Over the next several years, rain and wind did eventually take their toll on the outer masonite skin, but otherwise, the structure remained solid. Deterioration was accelerated because the caulking continually disappeared from the seams of the panels. We finally discovered that bees were responsible: one day, we happened to notice them busily digging at a caulked seam and carting bits away.

In the five years that the masonite-clad structure was in place, we had time to consider alternative, more permanent materials. We kept coming back, however, to ferrocement, a material that first entered our thinking through the preliminary concepts of a geodesic dome and vault-roofed rooms.

In the summer of 1980, Kathy and Christos, guided by book knowledge alone, and with no experience in handling concrete whatsoever, covered the frame of GBB I with ferrocement.

The process took two months of continuous work, during which we mixed and applied 17 50-kg bags of cement (850 kg) and twice that amount of sand. We went by the book, since that's all we had to go by: sand came from a neighboring beach; we sifted it and washed it with fresh water from the spring by the sea (described under water supply) in a shallow makeshift basin lined with a tarp. We then spread it out to dry to insure that the water content would not exceed the amount prescribed by the recipe: 0.6 parts of water to 1 part of cement (0.45 parts, by volume, is the minimum required for hydration). This resulted in a crumbly mixture that was difficult to apply and did not achieve cohesion until it was pressed and trowelled into the chicken wire reinforcement. ("Trowelled" is actually a euphemism, since all handling of the mixture was done with rubber-gloved hands.)

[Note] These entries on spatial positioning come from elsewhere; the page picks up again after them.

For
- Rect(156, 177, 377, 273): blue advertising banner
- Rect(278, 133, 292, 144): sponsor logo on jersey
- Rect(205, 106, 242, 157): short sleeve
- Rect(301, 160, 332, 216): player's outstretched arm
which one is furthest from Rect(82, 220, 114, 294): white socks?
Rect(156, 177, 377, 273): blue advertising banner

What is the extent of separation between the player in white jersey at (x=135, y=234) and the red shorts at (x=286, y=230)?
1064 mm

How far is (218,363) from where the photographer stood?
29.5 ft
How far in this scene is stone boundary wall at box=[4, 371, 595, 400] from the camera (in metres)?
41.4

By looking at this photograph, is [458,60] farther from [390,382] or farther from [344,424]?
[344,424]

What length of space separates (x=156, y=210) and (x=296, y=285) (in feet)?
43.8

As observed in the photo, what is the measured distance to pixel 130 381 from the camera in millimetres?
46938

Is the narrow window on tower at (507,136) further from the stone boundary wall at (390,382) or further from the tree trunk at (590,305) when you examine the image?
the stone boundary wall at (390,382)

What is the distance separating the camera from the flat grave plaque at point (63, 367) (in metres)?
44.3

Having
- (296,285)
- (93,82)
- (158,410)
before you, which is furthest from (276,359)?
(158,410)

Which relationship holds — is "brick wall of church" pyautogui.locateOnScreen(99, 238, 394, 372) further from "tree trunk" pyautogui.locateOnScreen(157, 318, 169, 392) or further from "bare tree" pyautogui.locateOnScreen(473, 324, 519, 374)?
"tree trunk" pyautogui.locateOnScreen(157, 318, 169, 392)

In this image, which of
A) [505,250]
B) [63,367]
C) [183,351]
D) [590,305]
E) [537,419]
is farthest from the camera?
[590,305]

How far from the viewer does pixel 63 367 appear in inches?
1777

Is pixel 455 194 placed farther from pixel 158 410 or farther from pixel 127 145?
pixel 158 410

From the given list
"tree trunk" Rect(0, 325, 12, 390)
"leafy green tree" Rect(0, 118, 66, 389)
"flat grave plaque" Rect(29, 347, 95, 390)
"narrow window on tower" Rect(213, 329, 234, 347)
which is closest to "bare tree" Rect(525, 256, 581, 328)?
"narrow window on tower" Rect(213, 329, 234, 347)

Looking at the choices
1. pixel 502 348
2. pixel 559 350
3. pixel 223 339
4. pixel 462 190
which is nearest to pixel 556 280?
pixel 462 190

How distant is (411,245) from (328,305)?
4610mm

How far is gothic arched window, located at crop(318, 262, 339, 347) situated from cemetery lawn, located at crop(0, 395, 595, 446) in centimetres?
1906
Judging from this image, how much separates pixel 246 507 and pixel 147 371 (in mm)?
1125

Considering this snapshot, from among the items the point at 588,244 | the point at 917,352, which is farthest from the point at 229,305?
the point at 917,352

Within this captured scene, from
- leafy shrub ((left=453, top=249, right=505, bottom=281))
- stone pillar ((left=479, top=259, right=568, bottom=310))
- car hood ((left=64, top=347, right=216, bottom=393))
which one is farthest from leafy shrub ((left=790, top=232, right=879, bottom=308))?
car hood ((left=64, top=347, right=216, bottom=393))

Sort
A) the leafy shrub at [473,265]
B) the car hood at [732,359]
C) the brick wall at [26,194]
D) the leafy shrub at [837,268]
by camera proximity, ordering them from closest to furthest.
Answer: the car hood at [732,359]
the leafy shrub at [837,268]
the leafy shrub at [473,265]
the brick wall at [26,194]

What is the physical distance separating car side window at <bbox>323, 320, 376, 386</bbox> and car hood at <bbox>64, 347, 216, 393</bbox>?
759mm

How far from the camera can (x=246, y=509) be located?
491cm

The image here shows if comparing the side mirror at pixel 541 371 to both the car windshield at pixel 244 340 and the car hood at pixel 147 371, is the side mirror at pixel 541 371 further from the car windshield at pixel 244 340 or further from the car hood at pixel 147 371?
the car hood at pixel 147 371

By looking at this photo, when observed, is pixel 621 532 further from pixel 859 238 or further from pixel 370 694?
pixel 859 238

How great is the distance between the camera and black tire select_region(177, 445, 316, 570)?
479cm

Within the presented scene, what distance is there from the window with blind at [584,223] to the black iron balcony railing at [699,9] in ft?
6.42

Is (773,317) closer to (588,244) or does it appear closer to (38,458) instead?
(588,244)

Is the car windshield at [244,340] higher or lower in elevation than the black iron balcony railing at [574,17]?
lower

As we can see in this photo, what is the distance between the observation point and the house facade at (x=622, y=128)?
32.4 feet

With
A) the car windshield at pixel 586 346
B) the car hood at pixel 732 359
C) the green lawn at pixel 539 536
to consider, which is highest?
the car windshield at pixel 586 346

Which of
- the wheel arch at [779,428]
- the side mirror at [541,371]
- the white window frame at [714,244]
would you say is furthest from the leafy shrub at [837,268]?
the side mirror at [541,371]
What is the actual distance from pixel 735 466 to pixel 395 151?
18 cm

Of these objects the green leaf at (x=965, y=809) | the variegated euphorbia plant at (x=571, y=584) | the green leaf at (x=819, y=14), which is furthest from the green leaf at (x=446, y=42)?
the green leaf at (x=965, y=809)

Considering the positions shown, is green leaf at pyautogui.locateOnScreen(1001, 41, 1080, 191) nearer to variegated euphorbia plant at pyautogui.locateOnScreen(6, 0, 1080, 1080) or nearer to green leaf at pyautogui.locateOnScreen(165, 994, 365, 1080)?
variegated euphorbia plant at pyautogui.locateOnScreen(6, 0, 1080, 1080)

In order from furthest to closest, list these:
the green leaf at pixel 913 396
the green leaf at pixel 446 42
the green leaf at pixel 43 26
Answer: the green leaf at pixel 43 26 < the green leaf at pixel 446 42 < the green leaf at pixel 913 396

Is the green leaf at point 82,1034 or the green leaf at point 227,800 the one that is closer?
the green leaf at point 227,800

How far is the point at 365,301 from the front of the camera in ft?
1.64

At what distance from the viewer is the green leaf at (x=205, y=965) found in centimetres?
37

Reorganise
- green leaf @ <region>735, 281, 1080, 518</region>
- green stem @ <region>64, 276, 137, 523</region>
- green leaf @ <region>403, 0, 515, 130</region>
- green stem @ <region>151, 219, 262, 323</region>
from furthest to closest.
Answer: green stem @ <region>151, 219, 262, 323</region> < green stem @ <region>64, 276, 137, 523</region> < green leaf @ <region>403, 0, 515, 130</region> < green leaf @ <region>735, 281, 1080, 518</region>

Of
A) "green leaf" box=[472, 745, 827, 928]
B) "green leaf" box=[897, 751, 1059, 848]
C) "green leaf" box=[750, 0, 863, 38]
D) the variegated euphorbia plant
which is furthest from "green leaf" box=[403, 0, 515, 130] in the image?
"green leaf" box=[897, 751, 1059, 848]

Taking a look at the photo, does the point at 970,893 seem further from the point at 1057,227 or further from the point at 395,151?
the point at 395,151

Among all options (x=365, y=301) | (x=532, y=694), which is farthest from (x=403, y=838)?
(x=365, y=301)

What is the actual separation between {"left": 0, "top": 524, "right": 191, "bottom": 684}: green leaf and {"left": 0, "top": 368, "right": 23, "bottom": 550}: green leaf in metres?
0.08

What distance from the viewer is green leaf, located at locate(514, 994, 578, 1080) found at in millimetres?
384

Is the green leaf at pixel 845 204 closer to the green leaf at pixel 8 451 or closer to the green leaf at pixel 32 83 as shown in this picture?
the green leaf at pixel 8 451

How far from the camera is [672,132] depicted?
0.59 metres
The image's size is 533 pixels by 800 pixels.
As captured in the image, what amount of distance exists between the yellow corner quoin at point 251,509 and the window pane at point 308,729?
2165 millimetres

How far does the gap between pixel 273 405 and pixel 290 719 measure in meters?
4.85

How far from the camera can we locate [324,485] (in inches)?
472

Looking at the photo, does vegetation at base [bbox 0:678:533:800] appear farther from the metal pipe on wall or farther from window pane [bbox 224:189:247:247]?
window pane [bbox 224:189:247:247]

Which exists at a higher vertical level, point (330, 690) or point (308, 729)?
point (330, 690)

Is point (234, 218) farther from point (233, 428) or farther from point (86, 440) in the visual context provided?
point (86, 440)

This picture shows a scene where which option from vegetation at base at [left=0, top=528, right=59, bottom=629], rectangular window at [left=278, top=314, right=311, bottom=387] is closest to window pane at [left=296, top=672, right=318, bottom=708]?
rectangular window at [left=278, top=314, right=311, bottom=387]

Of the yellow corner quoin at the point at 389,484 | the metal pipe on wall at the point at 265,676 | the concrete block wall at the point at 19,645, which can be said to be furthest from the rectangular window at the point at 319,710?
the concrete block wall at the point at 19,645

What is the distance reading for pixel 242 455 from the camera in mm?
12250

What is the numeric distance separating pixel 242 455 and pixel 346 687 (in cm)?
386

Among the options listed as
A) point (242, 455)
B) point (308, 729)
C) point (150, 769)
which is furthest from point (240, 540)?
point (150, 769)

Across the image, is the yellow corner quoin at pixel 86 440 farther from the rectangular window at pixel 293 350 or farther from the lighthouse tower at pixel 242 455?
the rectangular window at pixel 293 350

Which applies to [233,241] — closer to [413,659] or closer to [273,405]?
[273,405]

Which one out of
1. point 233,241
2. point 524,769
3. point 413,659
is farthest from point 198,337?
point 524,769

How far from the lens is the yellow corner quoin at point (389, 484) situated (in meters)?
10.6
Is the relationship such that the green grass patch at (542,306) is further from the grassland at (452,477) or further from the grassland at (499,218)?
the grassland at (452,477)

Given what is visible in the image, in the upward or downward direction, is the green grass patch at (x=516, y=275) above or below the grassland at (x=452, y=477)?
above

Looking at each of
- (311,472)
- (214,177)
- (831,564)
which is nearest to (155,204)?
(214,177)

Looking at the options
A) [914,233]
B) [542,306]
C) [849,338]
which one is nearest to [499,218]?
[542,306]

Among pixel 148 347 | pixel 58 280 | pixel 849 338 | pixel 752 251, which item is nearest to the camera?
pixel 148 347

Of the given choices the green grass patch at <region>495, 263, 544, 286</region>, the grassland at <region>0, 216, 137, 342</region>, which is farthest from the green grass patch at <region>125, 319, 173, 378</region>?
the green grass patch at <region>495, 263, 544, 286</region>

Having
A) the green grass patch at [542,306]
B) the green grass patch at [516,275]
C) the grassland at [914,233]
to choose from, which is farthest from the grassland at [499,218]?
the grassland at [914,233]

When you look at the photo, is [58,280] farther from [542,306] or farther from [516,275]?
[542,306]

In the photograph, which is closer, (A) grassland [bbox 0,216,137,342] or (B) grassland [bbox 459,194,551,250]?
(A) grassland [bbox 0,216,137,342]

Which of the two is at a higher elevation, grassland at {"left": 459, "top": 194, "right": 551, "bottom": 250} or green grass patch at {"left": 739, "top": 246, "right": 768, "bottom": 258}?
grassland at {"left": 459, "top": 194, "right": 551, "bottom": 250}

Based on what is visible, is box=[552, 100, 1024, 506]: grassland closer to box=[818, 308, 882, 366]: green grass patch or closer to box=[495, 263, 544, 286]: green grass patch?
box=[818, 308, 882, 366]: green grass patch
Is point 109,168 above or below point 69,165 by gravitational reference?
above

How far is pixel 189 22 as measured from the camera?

Early in 1983, our son — and only child — Argyrios was born. That summer, before we brought the baby out to the land, where scorpions could be lurking in cracks and crannies, we hired a local mastoras, a multi-talented builder, to plaster the interior of GBB I, which had been left with the studs and styrofoam insulation exposed, since it was beyond our abilities to plaster the underside of horizontal surfaces such as the ceiling.

GBB I served our needs adequately for 10 years, from 1975 to 1980 as a temporary structure, and from 1980 to 1985 as a permanent one. We cooked and dined in it, slept there when we were alone on the site (when friends came, we all slept in tents), and stored our tools and fishing gear there when we left at summer's end. The ravine still served as our toilet.

As our family had expanded and we were also entertaining more and more visitors, we decided to embark on the building of a second structure in 1985.